→ Aim: Copy the lines below word for word, starting with the line that contains "Is the further" and ending with the line that contains "Answer: the rock", both included.

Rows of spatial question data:
## START

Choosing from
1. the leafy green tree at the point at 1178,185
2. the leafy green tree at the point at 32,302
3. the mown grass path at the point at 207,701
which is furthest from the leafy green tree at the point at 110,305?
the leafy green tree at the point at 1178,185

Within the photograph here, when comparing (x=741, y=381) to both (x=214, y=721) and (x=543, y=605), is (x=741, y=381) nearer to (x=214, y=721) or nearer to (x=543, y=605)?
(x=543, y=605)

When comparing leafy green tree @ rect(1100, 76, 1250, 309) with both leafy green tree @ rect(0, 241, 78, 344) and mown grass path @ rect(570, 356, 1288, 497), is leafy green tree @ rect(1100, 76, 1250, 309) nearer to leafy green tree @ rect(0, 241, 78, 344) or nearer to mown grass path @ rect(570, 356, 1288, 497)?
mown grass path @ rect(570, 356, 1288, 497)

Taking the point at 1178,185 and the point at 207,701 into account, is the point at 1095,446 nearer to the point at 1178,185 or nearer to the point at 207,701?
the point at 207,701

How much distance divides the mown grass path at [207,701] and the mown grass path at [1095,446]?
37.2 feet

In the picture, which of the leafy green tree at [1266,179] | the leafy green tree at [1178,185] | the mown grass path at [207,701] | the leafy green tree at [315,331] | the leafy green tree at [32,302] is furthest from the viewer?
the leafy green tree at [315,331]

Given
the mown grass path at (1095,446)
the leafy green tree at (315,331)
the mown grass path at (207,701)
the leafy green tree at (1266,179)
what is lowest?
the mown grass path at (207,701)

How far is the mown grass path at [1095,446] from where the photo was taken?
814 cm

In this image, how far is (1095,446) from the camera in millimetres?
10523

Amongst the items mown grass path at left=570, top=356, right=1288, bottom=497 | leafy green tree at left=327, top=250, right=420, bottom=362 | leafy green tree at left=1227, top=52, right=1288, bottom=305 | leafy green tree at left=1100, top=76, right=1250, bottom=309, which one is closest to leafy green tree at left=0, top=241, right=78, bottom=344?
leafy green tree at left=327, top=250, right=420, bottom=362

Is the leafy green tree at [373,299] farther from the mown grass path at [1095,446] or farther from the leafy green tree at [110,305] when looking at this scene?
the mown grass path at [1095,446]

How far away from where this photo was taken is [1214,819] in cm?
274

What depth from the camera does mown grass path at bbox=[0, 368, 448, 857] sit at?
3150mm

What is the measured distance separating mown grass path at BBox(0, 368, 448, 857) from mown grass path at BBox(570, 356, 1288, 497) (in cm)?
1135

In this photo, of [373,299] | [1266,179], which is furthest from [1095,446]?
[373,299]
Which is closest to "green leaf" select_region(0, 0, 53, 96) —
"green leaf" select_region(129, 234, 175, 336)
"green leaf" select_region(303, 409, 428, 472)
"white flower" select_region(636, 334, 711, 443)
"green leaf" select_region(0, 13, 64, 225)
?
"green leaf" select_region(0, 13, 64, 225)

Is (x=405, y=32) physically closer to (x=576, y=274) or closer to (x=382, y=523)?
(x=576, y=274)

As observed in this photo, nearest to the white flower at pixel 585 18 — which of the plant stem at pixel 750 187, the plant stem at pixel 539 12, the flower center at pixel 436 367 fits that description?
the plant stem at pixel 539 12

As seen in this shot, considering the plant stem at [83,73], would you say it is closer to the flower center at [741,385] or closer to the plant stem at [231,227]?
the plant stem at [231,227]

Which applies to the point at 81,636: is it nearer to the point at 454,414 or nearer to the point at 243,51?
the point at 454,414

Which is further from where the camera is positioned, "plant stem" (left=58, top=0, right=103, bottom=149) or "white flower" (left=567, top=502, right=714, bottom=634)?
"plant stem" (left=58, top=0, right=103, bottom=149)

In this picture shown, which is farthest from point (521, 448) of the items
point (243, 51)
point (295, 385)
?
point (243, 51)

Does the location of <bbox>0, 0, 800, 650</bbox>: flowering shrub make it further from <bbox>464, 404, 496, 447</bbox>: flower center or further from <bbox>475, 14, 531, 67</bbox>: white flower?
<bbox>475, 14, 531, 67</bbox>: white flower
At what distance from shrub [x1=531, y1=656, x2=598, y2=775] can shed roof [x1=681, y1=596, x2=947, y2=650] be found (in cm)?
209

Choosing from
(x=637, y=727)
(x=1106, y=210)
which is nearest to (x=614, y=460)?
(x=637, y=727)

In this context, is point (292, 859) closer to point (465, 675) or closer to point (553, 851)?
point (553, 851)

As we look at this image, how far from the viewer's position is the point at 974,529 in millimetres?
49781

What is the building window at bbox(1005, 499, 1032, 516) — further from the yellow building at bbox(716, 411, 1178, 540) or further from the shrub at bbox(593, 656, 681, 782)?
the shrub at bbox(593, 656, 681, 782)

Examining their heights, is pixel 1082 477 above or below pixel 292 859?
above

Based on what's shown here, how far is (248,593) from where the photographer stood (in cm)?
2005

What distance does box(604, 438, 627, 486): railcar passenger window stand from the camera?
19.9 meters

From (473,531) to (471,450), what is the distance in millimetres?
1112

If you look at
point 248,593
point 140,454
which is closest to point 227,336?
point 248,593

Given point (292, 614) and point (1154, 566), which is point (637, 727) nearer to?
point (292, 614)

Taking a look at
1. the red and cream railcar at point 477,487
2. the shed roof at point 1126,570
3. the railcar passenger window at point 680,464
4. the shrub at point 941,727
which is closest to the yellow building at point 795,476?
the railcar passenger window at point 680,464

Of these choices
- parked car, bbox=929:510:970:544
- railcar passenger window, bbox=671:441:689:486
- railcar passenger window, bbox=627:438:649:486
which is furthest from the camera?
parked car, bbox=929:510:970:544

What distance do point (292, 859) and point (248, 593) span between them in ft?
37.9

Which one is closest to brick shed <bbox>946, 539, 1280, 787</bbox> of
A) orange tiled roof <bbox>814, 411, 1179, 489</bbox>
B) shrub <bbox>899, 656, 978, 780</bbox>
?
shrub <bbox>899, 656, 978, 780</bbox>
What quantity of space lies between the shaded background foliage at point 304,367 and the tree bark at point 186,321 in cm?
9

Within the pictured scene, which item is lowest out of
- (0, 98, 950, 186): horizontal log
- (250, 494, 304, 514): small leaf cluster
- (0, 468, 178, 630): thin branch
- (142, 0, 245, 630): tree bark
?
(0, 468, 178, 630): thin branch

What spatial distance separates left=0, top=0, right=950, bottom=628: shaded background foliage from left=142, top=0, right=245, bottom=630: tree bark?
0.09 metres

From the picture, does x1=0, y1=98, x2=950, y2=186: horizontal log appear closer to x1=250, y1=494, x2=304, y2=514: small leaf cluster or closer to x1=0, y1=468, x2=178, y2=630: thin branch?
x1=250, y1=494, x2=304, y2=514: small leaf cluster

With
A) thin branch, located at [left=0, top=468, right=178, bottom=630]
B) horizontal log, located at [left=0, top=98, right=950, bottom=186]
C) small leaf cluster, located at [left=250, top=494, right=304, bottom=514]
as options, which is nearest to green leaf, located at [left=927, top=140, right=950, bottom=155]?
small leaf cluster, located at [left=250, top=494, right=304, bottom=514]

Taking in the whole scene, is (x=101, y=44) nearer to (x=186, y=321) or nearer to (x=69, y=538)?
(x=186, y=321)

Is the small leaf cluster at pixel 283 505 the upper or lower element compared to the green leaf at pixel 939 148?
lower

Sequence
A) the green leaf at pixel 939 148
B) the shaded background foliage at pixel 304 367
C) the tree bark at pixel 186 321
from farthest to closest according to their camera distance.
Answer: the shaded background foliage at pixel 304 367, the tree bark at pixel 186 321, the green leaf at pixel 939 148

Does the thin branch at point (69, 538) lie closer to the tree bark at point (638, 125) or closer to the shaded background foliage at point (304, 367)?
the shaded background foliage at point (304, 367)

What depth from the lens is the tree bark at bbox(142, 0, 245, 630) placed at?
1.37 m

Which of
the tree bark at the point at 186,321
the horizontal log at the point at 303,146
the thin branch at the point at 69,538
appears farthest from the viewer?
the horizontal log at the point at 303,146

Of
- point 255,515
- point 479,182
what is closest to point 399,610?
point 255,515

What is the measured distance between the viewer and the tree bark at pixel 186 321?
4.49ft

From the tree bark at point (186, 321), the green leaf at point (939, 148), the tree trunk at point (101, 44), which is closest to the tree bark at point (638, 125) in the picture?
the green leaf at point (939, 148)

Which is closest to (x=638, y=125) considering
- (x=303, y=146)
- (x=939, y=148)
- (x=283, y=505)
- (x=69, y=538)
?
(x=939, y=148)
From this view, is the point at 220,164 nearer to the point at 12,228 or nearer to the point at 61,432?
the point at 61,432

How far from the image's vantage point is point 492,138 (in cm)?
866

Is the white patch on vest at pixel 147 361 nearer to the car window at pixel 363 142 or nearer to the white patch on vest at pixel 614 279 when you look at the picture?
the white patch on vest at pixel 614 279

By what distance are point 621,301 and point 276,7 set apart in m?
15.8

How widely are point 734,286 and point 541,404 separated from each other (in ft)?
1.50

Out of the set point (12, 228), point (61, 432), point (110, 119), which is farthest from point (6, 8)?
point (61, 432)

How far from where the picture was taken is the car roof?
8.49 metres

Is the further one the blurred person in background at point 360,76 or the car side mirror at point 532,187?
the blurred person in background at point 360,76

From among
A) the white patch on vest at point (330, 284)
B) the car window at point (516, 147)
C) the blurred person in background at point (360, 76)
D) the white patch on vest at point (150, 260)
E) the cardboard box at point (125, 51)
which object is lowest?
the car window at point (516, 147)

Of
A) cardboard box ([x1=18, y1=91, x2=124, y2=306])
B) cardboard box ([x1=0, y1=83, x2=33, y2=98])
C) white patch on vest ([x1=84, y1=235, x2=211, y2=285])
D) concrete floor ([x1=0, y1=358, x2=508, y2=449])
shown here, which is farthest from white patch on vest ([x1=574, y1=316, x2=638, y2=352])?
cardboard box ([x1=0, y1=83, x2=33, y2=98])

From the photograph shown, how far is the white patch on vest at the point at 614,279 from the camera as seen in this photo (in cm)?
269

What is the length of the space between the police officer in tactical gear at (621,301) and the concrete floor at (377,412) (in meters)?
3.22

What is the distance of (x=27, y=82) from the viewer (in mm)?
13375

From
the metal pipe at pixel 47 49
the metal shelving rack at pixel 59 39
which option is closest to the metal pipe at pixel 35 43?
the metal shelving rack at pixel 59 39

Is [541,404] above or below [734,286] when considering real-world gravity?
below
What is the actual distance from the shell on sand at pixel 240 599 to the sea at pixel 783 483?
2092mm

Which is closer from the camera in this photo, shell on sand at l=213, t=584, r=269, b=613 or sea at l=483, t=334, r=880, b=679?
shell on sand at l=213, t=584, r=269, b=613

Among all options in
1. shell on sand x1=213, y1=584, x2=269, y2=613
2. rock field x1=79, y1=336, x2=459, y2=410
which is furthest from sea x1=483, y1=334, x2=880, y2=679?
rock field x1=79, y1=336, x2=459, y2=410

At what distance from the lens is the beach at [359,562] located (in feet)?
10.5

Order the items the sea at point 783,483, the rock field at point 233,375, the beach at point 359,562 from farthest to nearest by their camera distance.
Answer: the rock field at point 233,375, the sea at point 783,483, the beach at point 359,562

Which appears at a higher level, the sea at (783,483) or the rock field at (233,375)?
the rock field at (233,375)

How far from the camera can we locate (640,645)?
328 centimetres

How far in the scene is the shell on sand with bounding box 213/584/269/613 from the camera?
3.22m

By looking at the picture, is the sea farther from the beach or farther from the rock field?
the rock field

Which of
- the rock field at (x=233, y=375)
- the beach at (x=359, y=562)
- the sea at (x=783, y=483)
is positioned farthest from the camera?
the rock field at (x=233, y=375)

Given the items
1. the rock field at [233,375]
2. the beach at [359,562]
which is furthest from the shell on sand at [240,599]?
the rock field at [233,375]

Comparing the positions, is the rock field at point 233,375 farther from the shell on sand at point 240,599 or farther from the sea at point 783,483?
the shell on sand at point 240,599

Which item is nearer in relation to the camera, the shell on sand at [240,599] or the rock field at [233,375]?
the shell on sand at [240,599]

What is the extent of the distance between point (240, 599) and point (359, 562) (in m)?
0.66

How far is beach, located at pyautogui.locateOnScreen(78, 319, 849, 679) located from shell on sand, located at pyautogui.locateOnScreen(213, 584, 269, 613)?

## END

→ Solution to the problem:
Is the further one the blurred person in background at point 360,76 or the car side mirror at point 532,187?
the blurred person in background at point 360,76

From among
A) the white patch on vest at point (330, 284)
B) the car window at point (516, 147)
C) the blurred person in background at point (360, 76)
D) the white patch on vest at point (150, 260)
E) the cardboard box at point (125, 51)
which object is lowest?
the car window at point (516, 147)

Of
A) cardboard box ([x1=18, y1=91, x2=124, y2=306])
B) cardboard box ([x1=0, y1=83, x2=33, y2=98])
C) white patch on vest ([x1=84, y1=235, x2=211, y2=285])
D) concrete floor ([x1=0, y1=358, x2=508, y2=449])
shown here, which is farthest from white patch on vest ([x1=574, y1=316, x2=638, y2=352])?
cardboard box ([x1=0, y1=83, x2=33, y2=98])

From the photograph shown, how far is the white patch on vest at the point at 614,279 from the camera as seen in this photo (in cm)?
269

What is the length of the space between the police officer in tactical gear at (621,301) and the concrete floor at (377,412) (in meters)?
3.22

What is the distance of (x=27, y=82) from the viewer (in mm)?
13375

From
the metal pipe at pixel 47 49
the metal shelving rack at pixel 59 39
which option is closest to the metal pipe at pixel 35 43?
the metal shelving rack at pixel 59 39

Is [541,404] above or below [734,286] when considering real-world gravity?
below
What is the actual distance from the shell on sand at pixel 240 599 to the sea at pixel 783 483?
2092mm

Which is closer from the camera in this photo, shell on sand at l=213, t=584, r=269, b=613 or sea at l=483, t=334, r=880, b=679?
shell on sand at l=213, t=584, r=269, b=613

Among all options in
1. shell on sand x1=213, y1=584, x2=269, y2=613
2. rock field x1=79, y1=336, x2=459, y2=410
which is furthest from sea x1=483, y1=334, x2=880, y2=679?
rock field x1=79, y1=336, x2=459, y2=410

At what distance from the lens is the beach at [359,562] located (in feet)?
10.5

Order the items the sea at point 783,483, the rock field at point 233,375, the beach at point 359,562 from farthest to nearest by their camera distance.
Answer: the rock field at point 233,375, the sea at point 783,483, the beach at point 359,562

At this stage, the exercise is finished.